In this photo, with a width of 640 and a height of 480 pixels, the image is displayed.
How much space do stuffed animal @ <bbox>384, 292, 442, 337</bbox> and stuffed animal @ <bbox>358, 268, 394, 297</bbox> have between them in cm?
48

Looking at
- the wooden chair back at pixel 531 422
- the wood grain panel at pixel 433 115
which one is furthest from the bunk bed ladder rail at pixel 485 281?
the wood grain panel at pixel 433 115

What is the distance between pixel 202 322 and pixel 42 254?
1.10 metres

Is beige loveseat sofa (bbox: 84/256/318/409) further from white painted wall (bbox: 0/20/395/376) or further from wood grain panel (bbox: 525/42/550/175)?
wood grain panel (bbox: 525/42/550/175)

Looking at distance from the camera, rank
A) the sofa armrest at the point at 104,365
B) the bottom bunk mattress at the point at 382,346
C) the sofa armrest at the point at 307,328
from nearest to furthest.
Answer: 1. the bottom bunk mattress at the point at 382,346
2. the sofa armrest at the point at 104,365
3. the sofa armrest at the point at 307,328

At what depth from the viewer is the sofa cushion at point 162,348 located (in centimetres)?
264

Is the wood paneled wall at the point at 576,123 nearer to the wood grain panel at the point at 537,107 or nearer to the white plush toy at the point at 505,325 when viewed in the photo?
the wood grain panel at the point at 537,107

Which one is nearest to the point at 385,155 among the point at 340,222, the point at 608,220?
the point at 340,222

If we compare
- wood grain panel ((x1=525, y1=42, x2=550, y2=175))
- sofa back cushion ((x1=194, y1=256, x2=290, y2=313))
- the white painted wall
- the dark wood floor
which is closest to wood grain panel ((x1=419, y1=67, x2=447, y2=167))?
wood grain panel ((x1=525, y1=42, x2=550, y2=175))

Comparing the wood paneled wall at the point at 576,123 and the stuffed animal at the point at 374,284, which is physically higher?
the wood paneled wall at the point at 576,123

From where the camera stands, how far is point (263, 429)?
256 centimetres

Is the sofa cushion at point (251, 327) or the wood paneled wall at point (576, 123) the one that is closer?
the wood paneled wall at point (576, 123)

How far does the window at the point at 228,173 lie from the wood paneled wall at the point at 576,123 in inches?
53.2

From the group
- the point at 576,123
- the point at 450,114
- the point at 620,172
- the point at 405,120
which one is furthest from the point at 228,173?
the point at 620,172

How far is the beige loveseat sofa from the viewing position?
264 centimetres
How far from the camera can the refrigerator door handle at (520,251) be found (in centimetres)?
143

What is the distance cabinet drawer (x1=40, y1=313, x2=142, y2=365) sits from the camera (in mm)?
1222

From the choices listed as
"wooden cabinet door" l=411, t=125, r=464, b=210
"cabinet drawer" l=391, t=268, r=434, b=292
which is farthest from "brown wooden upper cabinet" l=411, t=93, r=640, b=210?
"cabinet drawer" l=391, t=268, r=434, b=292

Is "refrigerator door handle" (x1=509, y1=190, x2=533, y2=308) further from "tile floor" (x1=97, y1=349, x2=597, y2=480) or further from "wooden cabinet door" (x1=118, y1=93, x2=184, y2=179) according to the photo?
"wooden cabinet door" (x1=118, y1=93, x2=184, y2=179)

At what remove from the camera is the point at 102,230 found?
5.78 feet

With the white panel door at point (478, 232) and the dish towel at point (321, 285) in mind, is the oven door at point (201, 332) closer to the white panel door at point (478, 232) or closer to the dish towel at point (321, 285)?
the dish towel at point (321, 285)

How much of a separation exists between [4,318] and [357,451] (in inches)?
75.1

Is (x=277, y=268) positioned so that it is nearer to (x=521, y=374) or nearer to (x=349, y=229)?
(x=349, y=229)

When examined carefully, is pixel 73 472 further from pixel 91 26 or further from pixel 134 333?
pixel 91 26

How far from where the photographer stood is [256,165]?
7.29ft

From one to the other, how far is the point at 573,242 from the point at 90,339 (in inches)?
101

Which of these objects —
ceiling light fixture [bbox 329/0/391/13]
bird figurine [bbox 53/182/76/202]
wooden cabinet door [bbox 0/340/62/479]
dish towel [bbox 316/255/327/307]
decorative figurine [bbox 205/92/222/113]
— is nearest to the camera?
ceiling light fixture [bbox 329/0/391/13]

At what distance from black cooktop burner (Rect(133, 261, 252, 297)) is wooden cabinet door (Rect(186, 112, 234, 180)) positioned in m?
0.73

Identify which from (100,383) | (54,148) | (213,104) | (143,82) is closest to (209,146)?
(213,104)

* _Set problem_
From the line containing "At what remove" down to the final line of the data, write out every line exactly; both the first and last of these belong in your answer, and nothing else does.

* _Response below_
At what remove from the camera is the point at 102,230 found?
5.78 feet

With the white panel door at point (478, 232) and the dish towel at point (321, 285) in mind, is the oven door at point (201, 332) closer to the white panel door at point (478, 232) or closer to the dish towel at point (321, 285)?
the dish towel at point (321, 285)

How much of a separation exists between [4,318] and [357,451] (in inches)?
75.1

Is (x=277, y=268) positioned so that it is nearer to (x=521, y=374) or nearer to (x=349, y=229)?
(x=349, y=229)

When examined carefully, is pixel 73 472 further from pixel 91 26 or further from pixel 134 333?
pixel 91 26

How far from where the photographer stood is [256,165]?
7.29ft

From one to the other, how far is the point at 573,242 from the point at 90,339 (in inches)?
101

Which of these objects —
ceiling light fixture [bbox 329/0/391/13]
bird figurine [bbox 53/182/76/202]
wooden cabinet door [bbox 0/340/62/479]
dish towel [bbox 316/255/327/307]
decorative figurine [bbox 205/92/222/113]
— is nearest to the camera?
ceiling light fixture [bbox 329/0/391/13]

At what distance from black cooktop burner (Rect(133, 261, 252, 297)) is wooden cabinet door (Rect(186, 112, 234, 180)) positioned in m?
0.73

Identify which from (100,383) | (54,148) | (213,104) | (143,82) is closest to (209,146)?
(213,104)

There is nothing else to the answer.